(Aim) Starting with the line that contains "Which among the dirt" and going on through the end of the entries, lay out each entry as one row of a two-column CSV with the columns entry_text and answer. Put each value in a single quoted field, with any line breaks replaced by spaces.

(Dataset rows)
####################
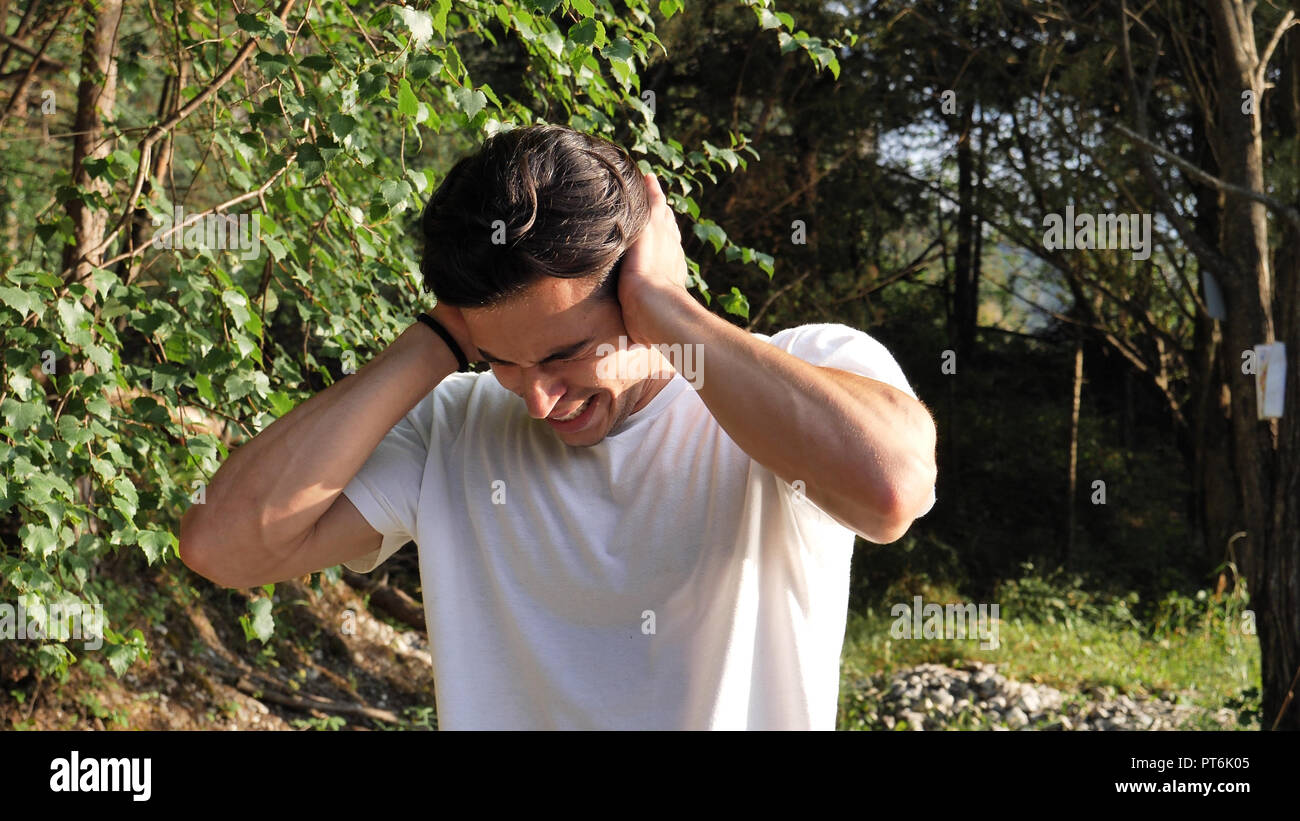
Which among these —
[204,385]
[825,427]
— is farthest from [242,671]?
[825,427]

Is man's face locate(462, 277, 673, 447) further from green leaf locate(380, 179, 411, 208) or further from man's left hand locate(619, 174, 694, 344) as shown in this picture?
green leaf locate(380, 179, 411, 208)

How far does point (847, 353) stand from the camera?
1624mm

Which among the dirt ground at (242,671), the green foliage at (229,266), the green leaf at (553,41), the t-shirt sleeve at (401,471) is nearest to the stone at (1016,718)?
the dirt ground at (242,671)

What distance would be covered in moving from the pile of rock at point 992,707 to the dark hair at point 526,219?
5336 mm

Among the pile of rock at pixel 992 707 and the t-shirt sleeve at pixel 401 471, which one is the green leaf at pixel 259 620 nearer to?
the t-shirt sleeve at pixel 401 471

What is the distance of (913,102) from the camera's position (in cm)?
967

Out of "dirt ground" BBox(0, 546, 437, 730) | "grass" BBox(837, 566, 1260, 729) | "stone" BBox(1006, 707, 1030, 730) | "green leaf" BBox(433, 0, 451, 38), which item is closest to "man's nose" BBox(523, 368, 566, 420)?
"green leaf" BBox(433, 0, 451, 38)

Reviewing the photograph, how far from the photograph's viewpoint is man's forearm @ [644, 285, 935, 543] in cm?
144

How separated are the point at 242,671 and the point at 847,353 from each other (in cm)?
518

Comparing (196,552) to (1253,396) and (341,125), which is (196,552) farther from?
(1253,396)

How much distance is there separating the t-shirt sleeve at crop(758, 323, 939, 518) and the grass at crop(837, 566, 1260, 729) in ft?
16.6

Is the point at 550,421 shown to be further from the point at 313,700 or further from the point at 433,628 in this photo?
the point at 313,700

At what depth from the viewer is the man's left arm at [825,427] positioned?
1444 mm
####################
(Full answer)
entry_text,answer
"Which among the dirt ground at (242,671), the green foliage at (229,266), the green leaf at (553,41), the t-shirt sleeve at (401,471) is nearest to the stone at (1016,718)?","the dirt ground at (242,671)"
"What distance would be covered in moving from the pile of rock at point 992,707 to the dark hair at point 526,219?","5336 mm"
"Among the pile of rock at pixel 992 707 and the t-shirt sleeve at pixel 401 471, which one is the green leaf at pixel 259 620 nearer to?","the t-shirt sleeve at pixel 401 471"
"What is the distance of (913,102) from the camera's position (in cm)?","967"
"Out of ""dirt ground"" BBox(0, 546, 437, 730) | ""grass"" BBox(837, 566, 1260, 729) | ""stone"" BBox(1006, 707, 1030, 730) | ""green leaf"" BBox(433, 0, 451, 38), which item is closest to ""man's nose"" BBox(523, 368, 566, 420)?","""green leaf"" BBox(433, 0, 451, 38)"
"Reviewing the photograph, how far from the photograph's viewpoint is man's forearm @ [644, 285, 935, 543] in cm?","144"
"How separated are the point at 242,671 and the point at 847,353 from each other (in cm)?","518"
"Comparing (196,552) to (1253,396) and (341,125), which is (196,552) farther from?","(1253,396)"
"How much distance is there separating the t-shirt sleeve at crop(758, 323, 939, 518) and the grass at crop(837, 566, 1260, 729) in ft?","16.6"
"Is the point at 550,421 shown to be further from the point at 313,700 or further from the point at 433,628 in this photo?","the point at 313,700"
"At what depth from the viewer is the man's left arm at [825,427] positioned?","1444 mm"